From the looks of it, Allen’s collection will see the house’s revenue skyrocket in the second half of 2022. Allen’s two works alone, Jasper Johns’ collage “Little False Start” and Paul Cezanne’s 1888-1890 landscape “Mount Sainte-Victoire”, are estimated at about $150 million, of which the first is about $50 million, and the rest are paintings by the great French Post-Impressionist painter .

As you can see, the collection covers different periods of art history, from the great masters to the impressionists and, of course, contemporary art. It contains works by Canaletto, Botticelli, Renoir, Gauguin, Seras, as well as Rothko, Hopper, Calder and Hockney. Several works are known to have been sold during Allen’s lifetime, such as Gerhard Richter’s realistic painting “DSenjäger (1953)” in 2016 for $25.5 million.

His $1 Billion Collection Goes Under the Hammer-1
Jasper Johns, Little False Start. 1930. Estimated at $50 million. Photo courtesy of the Paul G. Allen estate.

Meanwhile, America’s second-largest auction house, Sotheby’s, completed another record-breaking two-part sale earlier this year thanks to the infamous Macklow Collection. The success began on December 15, 2021 with the sale of 35 masterpieces of the collection for $676.1 million and ended in May of this year with the remaining works. The total – currently the highest for a private collection sale – was $922 million.
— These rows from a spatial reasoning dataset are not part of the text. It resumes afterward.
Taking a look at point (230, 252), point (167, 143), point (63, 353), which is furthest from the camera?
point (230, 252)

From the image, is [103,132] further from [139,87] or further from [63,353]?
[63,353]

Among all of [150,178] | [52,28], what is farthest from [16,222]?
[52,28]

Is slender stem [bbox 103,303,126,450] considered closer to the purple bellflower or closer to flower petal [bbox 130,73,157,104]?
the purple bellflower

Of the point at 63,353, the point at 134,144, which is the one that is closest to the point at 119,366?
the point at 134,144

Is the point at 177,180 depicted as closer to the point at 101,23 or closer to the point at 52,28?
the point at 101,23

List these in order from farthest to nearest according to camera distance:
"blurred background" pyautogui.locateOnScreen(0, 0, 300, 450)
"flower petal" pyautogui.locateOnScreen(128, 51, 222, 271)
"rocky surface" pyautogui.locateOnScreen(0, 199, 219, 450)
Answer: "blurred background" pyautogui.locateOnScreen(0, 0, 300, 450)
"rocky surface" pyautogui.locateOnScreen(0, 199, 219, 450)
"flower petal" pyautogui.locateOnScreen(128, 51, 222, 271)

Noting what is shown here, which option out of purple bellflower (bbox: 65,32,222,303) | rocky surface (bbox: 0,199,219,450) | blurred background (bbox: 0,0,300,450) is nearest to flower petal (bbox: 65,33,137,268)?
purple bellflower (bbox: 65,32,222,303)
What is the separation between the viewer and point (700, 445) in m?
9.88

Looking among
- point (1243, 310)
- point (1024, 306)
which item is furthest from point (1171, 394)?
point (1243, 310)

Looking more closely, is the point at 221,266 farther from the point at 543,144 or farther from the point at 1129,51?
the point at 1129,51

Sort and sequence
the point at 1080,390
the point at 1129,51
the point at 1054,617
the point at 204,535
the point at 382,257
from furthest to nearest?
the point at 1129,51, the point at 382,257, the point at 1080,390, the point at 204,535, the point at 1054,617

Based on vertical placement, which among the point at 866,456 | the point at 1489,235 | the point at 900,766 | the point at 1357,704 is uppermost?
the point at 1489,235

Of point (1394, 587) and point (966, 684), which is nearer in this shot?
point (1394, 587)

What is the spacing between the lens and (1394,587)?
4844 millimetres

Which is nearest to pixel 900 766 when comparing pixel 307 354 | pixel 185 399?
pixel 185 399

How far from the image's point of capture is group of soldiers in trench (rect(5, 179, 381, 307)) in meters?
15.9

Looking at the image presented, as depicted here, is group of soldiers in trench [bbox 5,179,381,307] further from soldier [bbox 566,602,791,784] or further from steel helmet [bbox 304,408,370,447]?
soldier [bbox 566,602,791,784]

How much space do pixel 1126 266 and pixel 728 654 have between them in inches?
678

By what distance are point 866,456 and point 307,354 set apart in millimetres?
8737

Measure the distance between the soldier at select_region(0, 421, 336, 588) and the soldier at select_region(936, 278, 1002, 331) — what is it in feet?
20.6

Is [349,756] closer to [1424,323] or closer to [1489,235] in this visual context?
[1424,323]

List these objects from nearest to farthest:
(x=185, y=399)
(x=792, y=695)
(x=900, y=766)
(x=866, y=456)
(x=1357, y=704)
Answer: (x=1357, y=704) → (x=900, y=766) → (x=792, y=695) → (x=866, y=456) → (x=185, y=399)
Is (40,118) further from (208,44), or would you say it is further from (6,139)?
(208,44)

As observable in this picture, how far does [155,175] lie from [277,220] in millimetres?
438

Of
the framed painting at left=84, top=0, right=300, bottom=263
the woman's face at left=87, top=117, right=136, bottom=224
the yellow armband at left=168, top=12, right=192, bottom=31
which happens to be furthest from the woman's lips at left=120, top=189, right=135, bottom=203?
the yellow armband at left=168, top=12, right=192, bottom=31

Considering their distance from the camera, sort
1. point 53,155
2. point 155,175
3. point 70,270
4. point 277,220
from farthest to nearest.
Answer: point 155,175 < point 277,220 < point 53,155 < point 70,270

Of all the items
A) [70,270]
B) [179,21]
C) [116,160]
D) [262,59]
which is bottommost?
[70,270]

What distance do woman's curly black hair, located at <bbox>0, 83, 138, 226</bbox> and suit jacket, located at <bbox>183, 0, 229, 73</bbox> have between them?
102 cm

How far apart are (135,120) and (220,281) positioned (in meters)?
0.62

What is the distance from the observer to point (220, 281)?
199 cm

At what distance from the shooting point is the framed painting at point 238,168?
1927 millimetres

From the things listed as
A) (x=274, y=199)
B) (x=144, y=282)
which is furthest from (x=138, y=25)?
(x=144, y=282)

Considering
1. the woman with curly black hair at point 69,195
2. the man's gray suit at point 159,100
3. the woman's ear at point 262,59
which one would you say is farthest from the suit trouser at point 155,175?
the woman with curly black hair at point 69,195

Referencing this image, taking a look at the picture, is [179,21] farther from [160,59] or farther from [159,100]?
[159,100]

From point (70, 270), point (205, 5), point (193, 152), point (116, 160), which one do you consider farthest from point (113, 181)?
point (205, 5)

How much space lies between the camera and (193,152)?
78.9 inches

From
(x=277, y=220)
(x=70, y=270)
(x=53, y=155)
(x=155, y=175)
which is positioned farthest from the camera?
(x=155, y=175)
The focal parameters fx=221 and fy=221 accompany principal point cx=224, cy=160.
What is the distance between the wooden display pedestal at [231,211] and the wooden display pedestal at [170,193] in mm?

The Macklow Collection has been described as a treasure trove of post-war art and was closed for about 50 years, during the marriage of Harry and Linda Macklow.

The previous record for a private collection auction was set in 2018 when Chistie’s auctioned David and Peggy Rockefeller treasures for $835 million. A sum which, in turn, broke the previous record set a few years earlier. A year after his death in 2008, Yves Saint Laurent’s art collection was sold. Exceeding a total of $443 million, it was then considered the most valuable private collection internationally.